* [Set problem] Repeat the lines of the listing from the one with "This 800 by" to the one with "29 centimetres", both included, omitting the pictures.

[Questions on scene geometry]
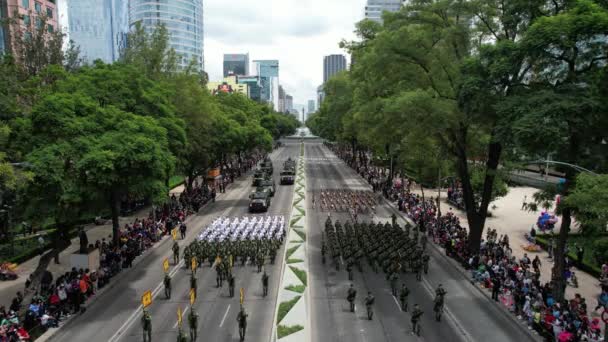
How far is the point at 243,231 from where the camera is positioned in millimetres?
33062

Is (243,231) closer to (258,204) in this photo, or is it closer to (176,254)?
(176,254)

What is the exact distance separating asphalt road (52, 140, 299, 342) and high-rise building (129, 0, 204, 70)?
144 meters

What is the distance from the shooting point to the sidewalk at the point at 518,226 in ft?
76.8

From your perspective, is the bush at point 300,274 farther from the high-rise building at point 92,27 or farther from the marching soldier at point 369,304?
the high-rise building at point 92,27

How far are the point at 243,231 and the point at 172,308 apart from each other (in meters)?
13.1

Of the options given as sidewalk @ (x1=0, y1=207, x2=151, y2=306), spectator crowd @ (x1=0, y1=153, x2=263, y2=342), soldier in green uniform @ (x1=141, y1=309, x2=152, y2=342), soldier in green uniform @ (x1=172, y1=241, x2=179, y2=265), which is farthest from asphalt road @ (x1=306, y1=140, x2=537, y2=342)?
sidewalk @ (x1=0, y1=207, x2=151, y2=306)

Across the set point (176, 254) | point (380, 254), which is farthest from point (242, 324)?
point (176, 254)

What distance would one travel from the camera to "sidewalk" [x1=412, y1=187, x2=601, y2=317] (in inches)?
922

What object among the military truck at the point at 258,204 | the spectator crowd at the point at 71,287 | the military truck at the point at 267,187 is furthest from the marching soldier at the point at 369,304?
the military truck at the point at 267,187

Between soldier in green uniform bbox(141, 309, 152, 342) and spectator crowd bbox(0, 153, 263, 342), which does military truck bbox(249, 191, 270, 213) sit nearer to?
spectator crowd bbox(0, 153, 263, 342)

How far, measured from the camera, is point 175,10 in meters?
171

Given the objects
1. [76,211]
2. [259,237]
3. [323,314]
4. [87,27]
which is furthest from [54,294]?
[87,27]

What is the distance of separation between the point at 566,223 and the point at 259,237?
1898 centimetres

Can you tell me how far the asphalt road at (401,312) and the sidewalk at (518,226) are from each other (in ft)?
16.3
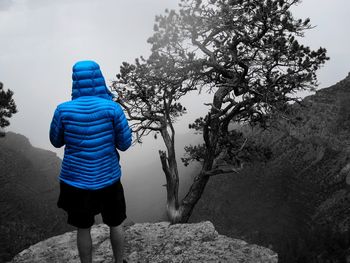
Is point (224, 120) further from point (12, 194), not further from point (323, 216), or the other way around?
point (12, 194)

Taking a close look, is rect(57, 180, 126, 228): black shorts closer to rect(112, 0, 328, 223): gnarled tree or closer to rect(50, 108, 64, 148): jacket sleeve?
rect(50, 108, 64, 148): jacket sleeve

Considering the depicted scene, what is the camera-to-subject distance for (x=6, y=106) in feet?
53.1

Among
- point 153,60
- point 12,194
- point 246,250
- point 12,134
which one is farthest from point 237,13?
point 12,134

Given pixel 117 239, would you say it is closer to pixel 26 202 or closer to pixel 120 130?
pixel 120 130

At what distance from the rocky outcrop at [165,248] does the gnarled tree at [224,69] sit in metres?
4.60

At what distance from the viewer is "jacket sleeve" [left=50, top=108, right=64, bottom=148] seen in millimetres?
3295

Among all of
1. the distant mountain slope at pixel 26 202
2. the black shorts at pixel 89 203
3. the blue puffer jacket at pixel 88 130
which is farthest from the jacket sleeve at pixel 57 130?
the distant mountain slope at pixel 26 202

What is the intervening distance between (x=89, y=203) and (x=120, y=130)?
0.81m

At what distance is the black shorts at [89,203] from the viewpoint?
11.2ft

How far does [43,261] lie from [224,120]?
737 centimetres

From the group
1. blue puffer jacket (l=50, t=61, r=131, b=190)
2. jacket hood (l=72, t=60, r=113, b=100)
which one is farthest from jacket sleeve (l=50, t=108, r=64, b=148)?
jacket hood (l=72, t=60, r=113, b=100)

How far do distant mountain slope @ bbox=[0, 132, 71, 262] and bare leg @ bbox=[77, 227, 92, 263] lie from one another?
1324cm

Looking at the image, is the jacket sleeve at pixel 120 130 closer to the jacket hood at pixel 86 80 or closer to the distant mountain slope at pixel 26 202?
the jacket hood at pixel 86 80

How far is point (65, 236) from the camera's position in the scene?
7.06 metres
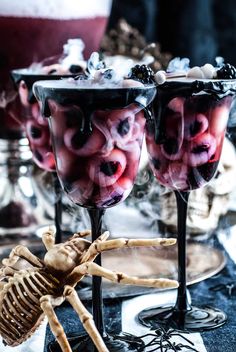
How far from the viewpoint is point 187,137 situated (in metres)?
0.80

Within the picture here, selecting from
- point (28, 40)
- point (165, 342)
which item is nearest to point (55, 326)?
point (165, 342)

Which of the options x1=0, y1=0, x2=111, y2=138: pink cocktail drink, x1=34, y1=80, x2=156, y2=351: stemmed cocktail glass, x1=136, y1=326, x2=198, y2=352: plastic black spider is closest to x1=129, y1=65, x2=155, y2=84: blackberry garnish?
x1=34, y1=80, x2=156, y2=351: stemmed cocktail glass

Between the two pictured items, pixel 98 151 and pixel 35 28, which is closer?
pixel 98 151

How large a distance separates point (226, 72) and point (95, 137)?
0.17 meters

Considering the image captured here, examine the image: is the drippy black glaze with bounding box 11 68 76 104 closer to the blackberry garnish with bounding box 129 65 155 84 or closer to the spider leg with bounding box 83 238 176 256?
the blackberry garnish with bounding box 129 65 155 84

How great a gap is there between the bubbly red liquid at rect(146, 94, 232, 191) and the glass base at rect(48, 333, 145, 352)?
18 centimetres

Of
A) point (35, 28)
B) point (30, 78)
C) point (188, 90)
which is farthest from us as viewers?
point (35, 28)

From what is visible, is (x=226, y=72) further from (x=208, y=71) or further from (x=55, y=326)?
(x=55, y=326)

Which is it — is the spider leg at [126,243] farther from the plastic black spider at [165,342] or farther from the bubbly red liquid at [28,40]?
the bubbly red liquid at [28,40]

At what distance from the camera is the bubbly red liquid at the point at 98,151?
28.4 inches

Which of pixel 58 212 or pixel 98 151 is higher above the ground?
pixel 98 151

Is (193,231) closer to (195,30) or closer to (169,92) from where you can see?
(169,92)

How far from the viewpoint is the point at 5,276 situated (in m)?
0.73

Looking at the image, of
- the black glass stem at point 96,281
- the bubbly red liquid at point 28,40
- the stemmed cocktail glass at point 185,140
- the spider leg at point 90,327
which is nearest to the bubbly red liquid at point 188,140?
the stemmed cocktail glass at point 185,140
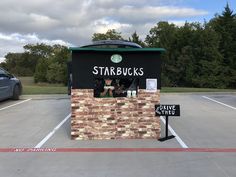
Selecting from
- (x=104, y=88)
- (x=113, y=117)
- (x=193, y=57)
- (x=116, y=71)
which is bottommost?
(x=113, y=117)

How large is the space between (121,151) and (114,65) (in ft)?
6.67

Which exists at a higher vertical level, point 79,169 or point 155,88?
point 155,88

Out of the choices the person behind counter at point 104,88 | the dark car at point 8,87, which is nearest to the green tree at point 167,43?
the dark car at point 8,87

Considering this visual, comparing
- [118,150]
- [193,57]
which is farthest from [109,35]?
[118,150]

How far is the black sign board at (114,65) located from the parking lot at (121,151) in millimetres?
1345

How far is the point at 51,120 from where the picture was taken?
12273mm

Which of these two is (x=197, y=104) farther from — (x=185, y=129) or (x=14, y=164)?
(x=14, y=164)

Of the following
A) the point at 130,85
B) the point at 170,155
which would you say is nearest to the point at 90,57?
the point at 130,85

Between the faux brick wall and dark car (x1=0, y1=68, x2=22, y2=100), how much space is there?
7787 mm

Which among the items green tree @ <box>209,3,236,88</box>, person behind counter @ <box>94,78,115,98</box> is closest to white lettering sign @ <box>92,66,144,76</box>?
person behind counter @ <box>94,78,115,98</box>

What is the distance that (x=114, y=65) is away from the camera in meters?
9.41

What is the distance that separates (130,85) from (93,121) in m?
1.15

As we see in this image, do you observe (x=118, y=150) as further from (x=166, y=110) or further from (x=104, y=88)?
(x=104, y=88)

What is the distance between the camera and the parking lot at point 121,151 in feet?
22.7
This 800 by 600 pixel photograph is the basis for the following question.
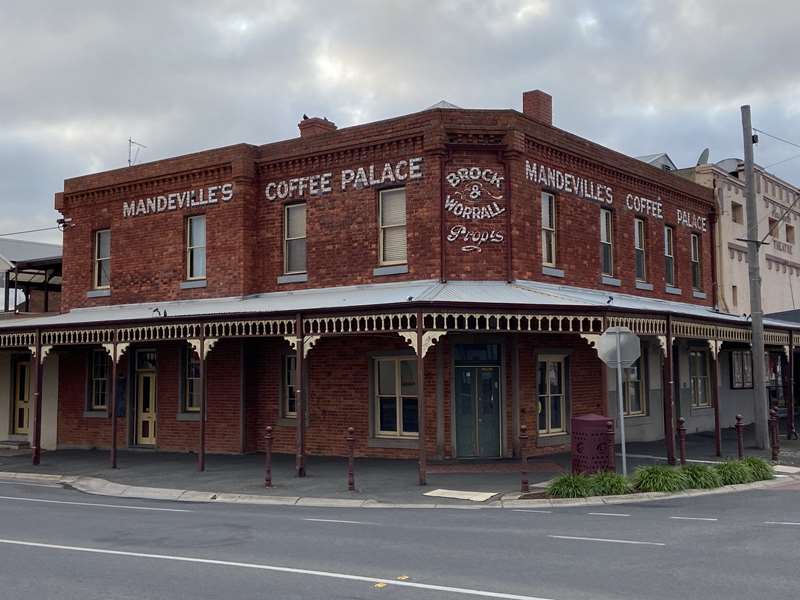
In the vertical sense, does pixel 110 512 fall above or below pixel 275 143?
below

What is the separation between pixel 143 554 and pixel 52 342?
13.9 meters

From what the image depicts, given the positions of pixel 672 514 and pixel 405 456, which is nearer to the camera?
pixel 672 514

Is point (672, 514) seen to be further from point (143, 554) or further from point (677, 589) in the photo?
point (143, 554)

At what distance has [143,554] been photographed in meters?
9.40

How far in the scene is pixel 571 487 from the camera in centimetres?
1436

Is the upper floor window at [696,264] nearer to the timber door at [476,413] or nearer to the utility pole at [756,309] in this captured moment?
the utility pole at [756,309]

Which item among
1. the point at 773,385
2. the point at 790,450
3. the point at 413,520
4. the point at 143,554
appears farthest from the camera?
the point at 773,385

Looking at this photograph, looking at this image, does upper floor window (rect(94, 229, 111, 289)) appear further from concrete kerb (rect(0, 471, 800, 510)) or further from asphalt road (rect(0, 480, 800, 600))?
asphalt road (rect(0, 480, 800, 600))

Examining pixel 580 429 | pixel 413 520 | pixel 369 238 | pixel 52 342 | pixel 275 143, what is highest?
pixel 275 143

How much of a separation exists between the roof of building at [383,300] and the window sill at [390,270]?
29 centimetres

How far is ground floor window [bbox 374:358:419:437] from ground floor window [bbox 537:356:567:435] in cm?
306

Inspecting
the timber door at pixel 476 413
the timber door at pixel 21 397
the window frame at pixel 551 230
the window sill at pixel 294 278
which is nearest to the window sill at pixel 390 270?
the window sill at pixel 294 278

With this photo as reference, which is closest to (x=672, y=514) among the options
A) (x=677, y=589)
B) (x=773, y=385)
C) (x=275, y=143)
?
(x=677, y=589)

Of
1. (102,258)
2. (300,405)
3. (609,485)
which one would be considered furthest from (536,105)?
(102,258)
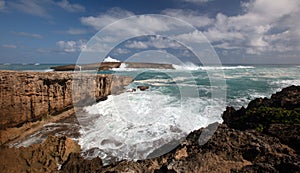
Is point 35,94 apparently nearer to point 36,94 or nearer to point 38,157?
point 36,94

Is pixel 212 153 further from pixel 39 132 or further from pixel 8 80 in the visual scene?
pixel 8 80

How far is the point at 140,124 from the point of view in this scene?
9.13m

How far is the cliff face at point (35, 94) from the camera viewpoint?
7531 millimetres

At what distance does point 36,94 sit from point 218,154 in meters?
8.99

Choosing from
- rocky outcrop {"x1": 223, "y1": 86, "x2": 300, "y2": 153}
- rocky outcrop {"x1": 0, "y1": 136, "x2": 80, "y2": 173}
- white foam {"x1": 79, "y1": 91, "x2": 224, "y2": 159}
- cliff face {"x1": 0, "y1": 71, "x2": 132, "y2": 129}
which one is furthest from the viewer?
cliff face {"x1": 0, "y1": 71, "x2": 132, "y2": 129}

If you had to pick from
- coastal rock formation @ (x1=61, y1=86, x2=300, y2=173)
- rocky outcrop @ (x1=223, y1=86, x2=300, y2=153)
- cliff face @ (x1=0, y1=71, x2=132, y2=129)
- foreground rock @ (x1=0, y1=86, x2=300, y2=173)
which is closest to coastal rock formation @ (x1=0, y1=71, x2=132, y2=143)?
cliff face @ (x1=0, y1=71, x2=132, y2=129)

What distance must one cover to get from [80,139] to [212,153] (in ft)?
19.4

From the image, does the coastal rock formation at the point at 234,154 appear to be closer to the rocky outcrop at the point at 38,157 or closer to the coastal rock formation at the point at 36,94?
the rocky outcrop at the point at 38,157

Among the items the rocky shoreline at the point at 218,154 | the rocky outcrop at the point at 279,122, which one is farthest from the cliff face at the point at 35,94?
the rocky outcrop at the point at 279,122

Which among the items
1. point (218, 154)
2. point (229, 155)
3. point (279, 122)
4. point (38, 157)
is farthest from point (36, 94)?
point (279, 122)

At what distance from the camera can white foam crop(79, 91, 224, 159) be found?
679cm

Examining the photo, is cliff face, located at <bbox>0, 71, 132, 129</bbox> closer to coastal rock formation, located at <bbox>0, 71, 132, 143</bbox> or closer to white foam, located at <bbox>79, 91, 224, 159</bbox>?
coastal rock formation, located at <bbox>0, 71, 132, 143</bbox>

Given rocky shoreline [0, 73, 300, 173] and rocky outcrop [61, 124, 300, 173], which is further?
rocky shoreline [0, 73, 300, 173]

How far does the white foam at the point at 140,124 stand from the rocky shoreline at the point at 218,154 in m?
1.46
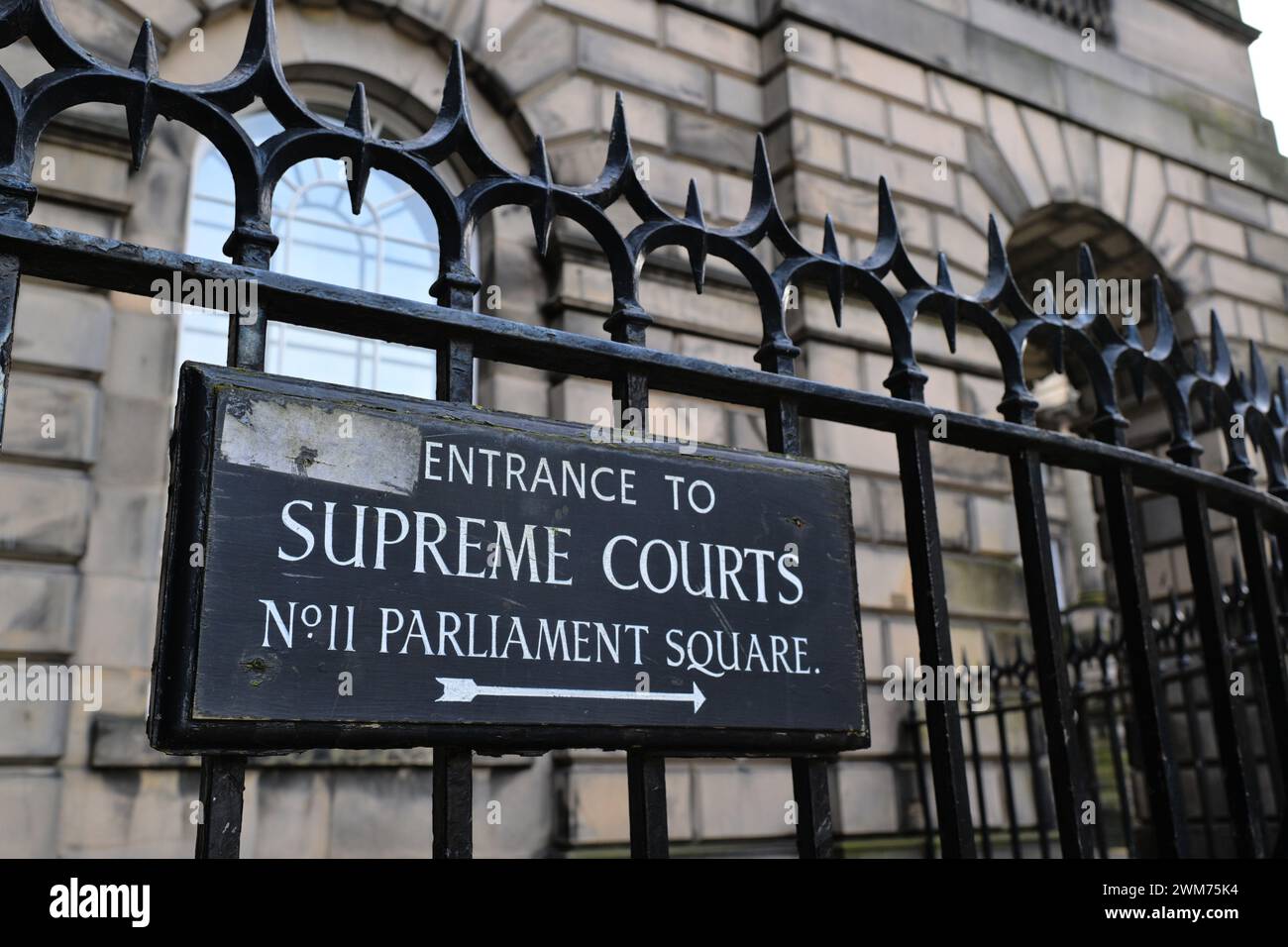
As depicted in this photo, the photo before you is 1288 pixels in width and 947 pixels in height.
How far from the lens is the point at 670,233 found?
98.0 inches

* [Output of the exercise]
This 800 by 600 pixel photograph is the basis for the following question.
In the vertical sense, does pixel 110 512 fall above or below pixel 275 143?
below

What is the separation between pixel 143 554 and pixel 52 342?
13.9 meters

From what the image depicts, given the positions of pixel 672 514 and pixel 405 456, which is nearer to the camera?
pixel 672 514

Is point (672, 514) seen to be further from point (143, 554) or further from point (677, 589) in the photo?
point (143, 554)

At what distance has [143,554] been photographed in meters?
9.40

How far in the scene is pixel 571 487 from the camera in centimetres?
1436

Is the upper floor window at [696,264] nearer to the timber door at [476,413] or nearer to the utility pole at [756,309] in this captured moment?
the utility pole at [756,309]

Which item among
1. the point at 773,385
2. the point at 790,450
3. the point at 413,520
4. the point at 143,554
appears farthest from the camera?
the point at 773,385

Looking at this photograph, looking at this image, does upper floor window (rect(94, 229, 111, 289)) appear further from concrete kerb (rect(0, 471, 800, 510)) or further from asphalt road (rect(0, 480, 800, 600))?
asphalt road (rect(0, 480, 800, 600))

Examining pixel 580 429 | pixel 413 520 | pixel 369 238 | pixel 52 342 | pixel 275 143, what is highest?
pixel 275 143

How much of a separation exists between the roof of building at [383,300] and the window sill at [390,270]?
29 centimetres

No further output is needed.